Bersikap Tegas terhadap Agressor

Protes Anti Perang di depan Kedutaan Israel di Seoul, Korea Selatan, 10 Agustus 2006. Foto: JUNG YEON-JE/AFP (Sumber: website Australian Associated Press)

Israel bagai raksasa tak terkalahkan. Kebiadabannya nyaris sempurna karena didukung habis-habisan oleh pemerintah Amerika. Bukan hanya Palestina, Libanon sudah terkena getah murka tentara Yahudi. Suriah dan Iran sudah digertaknya, tinggal menunggu kejutan baru (yang sesungguhnya tak sudah bisa diduga sebelumnya, sebab markas Perserikatan Bangsa-bangsa saja tak luput dari serangan bom mereka). Hampir seluruh penduduk bumi miris, marah dan mengutuk kebiadaban Israel.

Keluarga pengungsi Libanon di sebuah pantai di Libanon bagian selatan, 9 Agustus 2006. Foto: MOHAMED MESSARA/EPA (Sumber: website Australian Associated Press)

Di Indonesia, wacana jihad sudah berseliweran. Gemanya, bahkan mengalahkan rencana pemerintah yang ingin terlibat dalam pengiriman tentara -bersama Malaysia dan Brunei, untuk misi perdamaian di Timur Tengah.
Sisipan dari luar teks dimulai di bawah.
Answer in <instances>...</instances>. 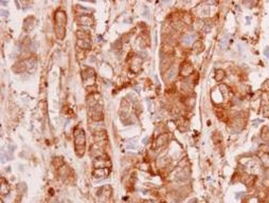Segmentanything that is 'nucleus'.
<instances>
[{
    "mask_svg": "<svg viewBox=\"0 0 269 203\" xmlns=\"http://www.w3.org/2000/svg\"><path fill=\"white\" fill-rule=\"evenodd\" d=\"M203 46L201 44V41H196L194 42V46H193V50L195 51L196 53H199L200 51H203Z\"/></svg>",
    "mask_w": 269,
    "mask_h": 203,
    "instance_id": "nucleus-18",
    "label": "nucleus"
},
{
    "mask_svg": "<svg viewBox=\"0 0 269 203\" xmlns=\"http://www.w3.org/2000/svg\"><path fill=\"white\" fill-rule=\"evenodd\" d=\"M262 139L264 141H269V129L268 128H265L263 131H262Z\"/></svg>",
    "mask_w": 269,
    "mask_h": 203,
    "instance_id": "nucleus-22",
    "label": "nucleus"
},
{
    "mask_svg": "<svg viewBox=\"0 0 269 203\" xmlns=\"http://www.w3.org/2000/svg\"><path fill=\"white\" fill-rule=\"evenodd\" d=\"M78 22H80V25L89 27V25H92L93 19H92V17L89 16V15H83V16H80V18H78Z\"/></svg>",
    "mask_w": 269,
    "mask_h": 203,
    "instance_id": "nucleus-9",
    "label": "nucleus"
},
{
    "mask_svg": "<svg viewBox=\"0 0 269 203\" xmlns=\"http://www.w3.org/2000/svg\"><path fill=\"white\" fill-rule=\"evenodd\" d=\"M261 161H262V164L264 165L265 167L269 168V153L267 152H264L261 155Z\"/></svg>",
    "mask_w": 269,
    "mask_h": 203,
    "instance_id": "nucleus-16",
    "label": "nucleus"
},
{
    "mask_svg": "<svg viewBox=\"0 0 269 203\" xmlns=\"http://www.w3.org/2000/svg\"><path fill=\"white\" fill-rule=\"evenodd\" d=\"M167 142V138L165 134H163V136H160L158 138V140H157V144L158 145H163L165 144V143Z\"/></svg>",
    "mask_w": 269,
    "mask_h": 203,
    "instance_id": "nucleus-21",
    "label": "nucleus"
},
{
    "mask_svg": "<svg viewBox=\"0 0 269 203\" xmlns=\"http://www.w3.org/2000/svg\"><path fill=\"white\" fill-rule=\"evenodd\" d=\"M93 166H95V169L97 168H108L110 166V162L107 160V159H104V158H99L93 162Z\"/></svg>",
    "mask_w": 269,
    "mask_h": 203,
    "instance_id": "nucleus-6",
    "label": "nucleus"
},
{
    "mask_svg": "<svg viewBox=\"0 0 269 203\" xmlns=\"http://www.w3.org/2000/svg\"><path fill=\"white\" fill-rule=\"evenodd\" d=\"M162 203H165V202H162Z\"/></svg>",
    "mask_w": 269,
    "mask_h": 203,
    "instance_id": "nucleus-29",
    "label": "nucleus"
},
{
    "mask_svg": "<svg viewBox=\"0 0 269 203\" xmlns=\"http://www.w3.org/2000/svg\"><path fill=\"white\" fill-rule=\"evenodd\" d=\"M109 175L108 168H97L92 171V176L97 179H105Z\"/></svg>",
    "mask_w": 269,
    "mask_h": 203,
    "instance_id": "nucleus-7",
    "label": "nucleus"
},
{
    "mask_svg": "<svg viewBox=\"0 0 269 203\" xmlns=\"http://www.w3.org/2000/svg\"><path fill=\"white\" fill-rule=\"evenodd\" d=\"M82 75H83L84 81L86 84H88V79H89V85H92V83L95 81V71H93L91 68L84 67Z\"/></svg>",
    "mask_w": 269,
    "mask_h": 203,
    "instance_id": "nucleus-3",
    "label": "nucleus"
},
{
    "mask_svg": "<svg viewBox=\"0 0 269 203\" xmlns=\"http://www.w3.org/2000/svg\"><path fill=\"white\" fill-rule=\"evenodd\" d=\"M76 37L80 40H86V41H90L89 40V34L85 31H78L76 32Z\"/></svg>",
    "mask_w": 269,
    "mask_h": 203,
    "instance_id": "nucleus-14",
    "label": "nucleus"
},
{
    "mask_svg": "<svg viewBox=\"0 0 269 203\" xmlns=\"http://www.w3.org/2000/svg\"><path fill=\"white\" fill-rule=\"evenodd\" d=\"M194 71V68L190 63H184L180 69V74L182 76H189Z\"/></svg>",
    "mask_w": 269,
    "mask_h": 203,
    "instance_id": "nucleus-8",
    "label": "nucleus"
},
{
    "mask_svg": "<svg viewBox=\"0 0 269 203\" xmlns=\"http://www.w3.org/2000/svg\"><path fill=\"white\" fill-rule=\"evenodd\" d=\"M227 42H228L227 37H224V38L220 40V48H222V49H225L226 46H227Z\"/></svg>",
    "mask_w": 269,
    "mask_h": 203,
    "instance_id": "nucleus-24",
    "label": "nucleus"
},
{
    "mask_svg": "<svg viewBox=\"0 0 269 203\" xmlns=\"http://www.w3.org/2000/svg\"><path fill=\"white\" fill-rule=\"evenodd\" d=\"M90 117L93 119L95 121H100L103 119V113H102V106L100 105H95L92 106L91 110L89 112Z\"/></svg>",
    "mask_w": 269,
    "mask_h": 203,
    "instance_id": "nucleus-4",
    "label": "nucleus"
},
{
    "mask_svg": "<svg viewBox=\"0 0 269 203\" xmlns=\"http://www.w3.org/2000/svg\"><path fill=\"white\" fill-rule=\"evenodd\" d=\"M0 203H3V201H2V200H1V201H0Z\"/></svg>",
    "mask_w": 269,
    "mask_h": 203,
    "instance_id": "nucleus-28",
    "label": "nucleus"
},
{
    "mask_svg": "<svg viewBox=\"0 0 269 203\" xmlns=\"http://www.w3.org/2000/svg\"><path fill=\"white\" fill-rule=\"evenodd\" d=\"M263 114L265 117H269V104H265L263 106Z\"/></svg>",
    "mask_w": 269,
    "mask_h": 203,
    "instance_id": "nucleus-23",
    "label": "nucleus"
},
{
    "mask_svg": "<svg viewBox=\"0 0 269 203\" xmlns=\"http://www.w3.org/2000/svg\"><path fill=\"white\" fill-rule=\"evenodd\" d=\"M194 36H195V35H193V34H186V35H183V37H182V42H183V44H184L186 46L191 45L192 42H193V39H194Z\"/></svg>",
    "mask_w": 269,
    "mask_h": 203,
    "instance_id": "nucleus-13",
    "label": "nucleus"
},
{
    "mask_svg": "<svg viewBox=\"0 0 269 203\" xmlns=\"http://www.w3.org/2000/svg\"><path fill=\"white\" fill-rule=\"evenodd\" d=\"M53 165H54L56 168H61V167L64 165V161H63L61 158H54V160H53Z\"/></svg>",
    "mask_w": 269,
    "mask_h": 203,
    "instance_id": "nucleus-19",
    "label": "nucleus"
},
{
    "mask_svg": "<svg viewBox=\"0 0 269 203\" xmlns=\"http://www.w3.org/2000/svg\"><path fill=\"white\" fill-rule=\"evenodd\" d=\"M67 17L63 10H58L55 13V34L58 39H63L66 33Z\"/></svg>",
    "mask_w": 269,
    "mask_h": 203,
    "instance_id": "nucleus-1",
    "label": "nucleus"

Simaklah berita televisi dan koran-koran kita, yang tak henti menyiarkan rencana kelompok ini, laskar itu dan front tertentu ke Palestina/Libanon. Apa yang akan terjadi di tanah seberang bukan lagi jadi pertimbangan. Mati syahid lebih mulia daripada mengutuk dan meratap sepanjang hari. Begitu argumentasi para mujahid.

Banyak orang bisa memahami kegelisahan sebagian masyarakat kita yang ingin berjihad di sana. Tapi, banyak pula pihak yang mulai kuatir dengan besarnya semangat perang sebagian lainnya. Invasi Irak atas Kuwait yang kemudian melibatkan Amerika telah memicu sentimen agama di Indonesia pada awal 1990-an. Seolah-olah, peristiwa itu menjadi kelanjutan Perang Salib.

Tentara Israel menangkap anggota Hisbullah di Libanon Selatan yang berbatasan dengan Israel. Foto: AFP (Sumber: http://news.yahoo.com)

Beberapa tokoh lintas-agama di Surakarta, pun berembug, sekaligus mengantisipasi bila gairah jihad sebagian masyarakat di sekitar Surakarta tak terbendung, baik dalam pengertian kwalitatif maupun potensi jumlah calon mujahid.

Maklum, label bahwa Surakarta merupakan ’sarang teroris’ telanjur mendunia. Dan, anehnya orang percaya pada labelling semacam itu, terlebih setelah pemerintah Amerika Serikat, Australia dan Perserikatan Bangsa-bangsa menyebut Ustad Abu Bakar Ba’asyir bersama sejumlah nama seperti Dulmatin, Umar Patek dan sebagainya sebagai anggota satu jaringan teroris yang harus diburu dan dipenjarakan. (Laporan Sidney Jones tentang Ngruki Network jelas turut memperkeruh suasana dan memunculkan efek baru, yakni lahirnya gerakan radikalisme baru)

Foto: David Furst/AFP (Sumber: http://news.yahoo.com)

Beberapa gagasan antisipasi itu, antara lain adalah membuat sebuah kampanye untuk menegaskan bahwa konflik Israel-Palestina yang kini melebar ke Libanon, bukanlah konflik agama.

Jadi, tak perlu lagi ada pihak-pihak yang ikut-ikutan ‘latihan perang’ atau berekesperimen di dalam negeri, hanya lantaran niatnya berjihad di Paletina-Libanon tak kesampaian karena terkendala dana dan masalah-masalah teknis lainnya.

Secara pribadi, sebenarnya saya merindukan adanya aksi bersama –entah berupa demonstrasi atau bentuk-bentuk kegiatan lainnya– yang diikuti umat Islam dan umat Kristiani di Surakarta untuk mengutuk agresi militer Israel dan menuntut penghentian perang. Juga, mendesak Perserikatan Bangsa-bangsa untuk bertindak tegas dan adil dalam menyikapi konflik di Timur Tengah, meski harus bersikap keras terhadap Israel dan Amerika.